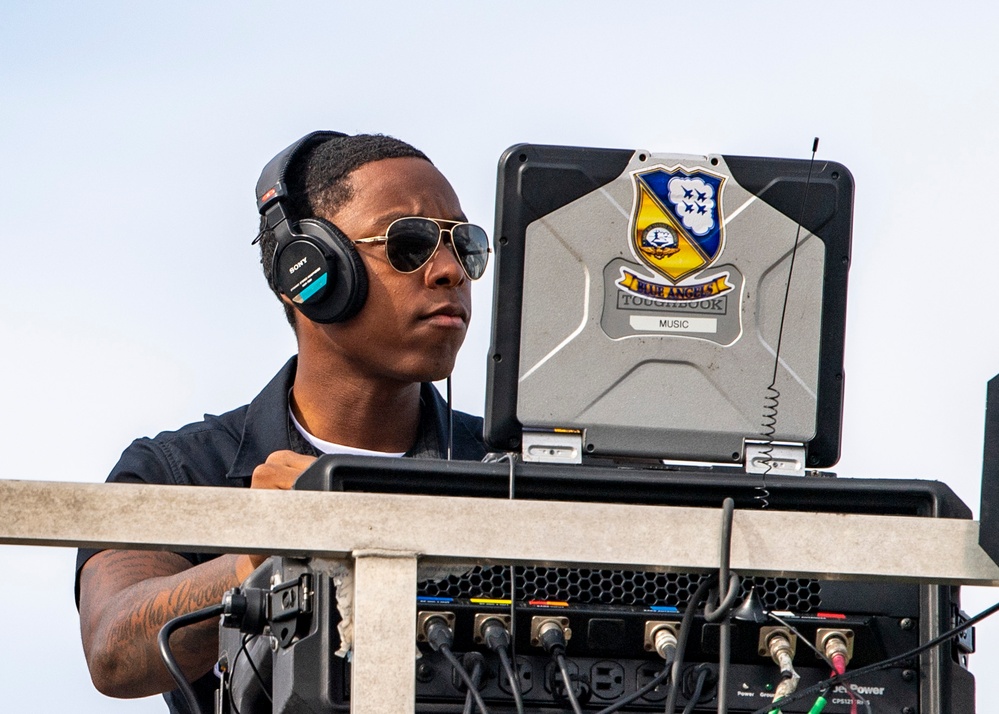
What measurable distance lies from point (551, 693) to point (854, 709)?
0.31 metres

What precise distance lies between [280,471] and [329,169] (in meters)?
1.26

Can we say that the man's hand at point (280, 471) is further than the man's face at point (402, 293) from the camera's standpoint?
No

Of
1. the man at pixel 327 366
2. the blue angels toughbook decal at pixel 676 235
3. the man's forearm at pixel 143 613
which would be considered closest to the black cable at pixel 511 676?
the blue angels toughbook decal at pixel 676 235

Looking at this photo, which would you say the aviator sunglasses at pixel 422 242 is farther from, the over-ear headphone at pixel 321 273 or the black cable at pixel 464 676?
the black cable at pixel 464 676

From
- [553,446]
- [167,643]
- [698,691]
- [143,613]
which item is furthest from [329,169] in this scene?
[698,691]

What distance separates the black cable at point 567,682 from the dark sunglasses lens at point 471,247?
123cm

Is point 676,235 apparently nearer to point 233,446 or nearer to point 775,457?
point 775,457

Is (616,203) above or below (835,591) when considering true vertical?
above

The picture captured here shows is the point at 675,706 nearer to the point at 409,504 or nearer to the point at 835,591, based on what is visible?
the point at 835,591

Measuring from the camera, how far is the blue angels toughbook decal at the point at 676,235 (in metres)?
1.70

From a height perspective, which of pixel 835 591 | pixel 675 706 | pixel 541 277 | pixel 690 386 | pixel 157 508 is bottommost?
pixel 675 706

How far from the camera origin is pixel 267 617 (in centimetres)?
159

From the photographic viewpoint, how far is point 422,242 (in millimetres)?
2670

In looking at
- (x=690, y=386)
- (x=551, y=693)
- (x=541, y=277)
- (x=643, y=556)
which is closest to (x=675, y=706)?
(x=551, y=693)
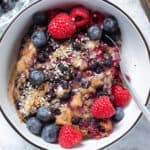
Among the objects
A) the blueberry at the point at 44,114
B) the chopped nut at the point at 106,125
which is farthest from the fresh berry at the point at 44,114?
the chopped nut at the point at 106,125

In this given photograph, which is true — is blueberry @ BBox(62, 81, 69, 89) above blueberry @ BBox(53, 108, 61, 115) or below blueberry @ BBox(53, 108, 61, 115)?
above

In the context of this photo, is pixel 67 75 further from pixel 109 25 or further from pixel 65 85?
pixel 109 25

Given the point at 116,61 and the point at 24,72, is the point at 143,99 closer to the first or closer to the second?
the point at 116,61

##############################

**Objective**
Rewrite the lines from the one containing "In this given" through the last line, replacing "closer" with "nearer" and leaving everything else the same.

**Task answer**
In this given photograph, which is true — is blueberry @ BBox(62, 81, 69, 89) above blueberry @ BBox(53, 108, 61, 115) or below blueberry @ BBox(53, 108, 61, 115)?
above

In the context of this photo, is pixel 67 75 further from pixel 109 25 or further from pixel 65 85?
pixel 109 25

Given the point at 116,61 and the point at 24,72, is the point at 143,99 nearer to the first or nearer to the second?
the point at 116,61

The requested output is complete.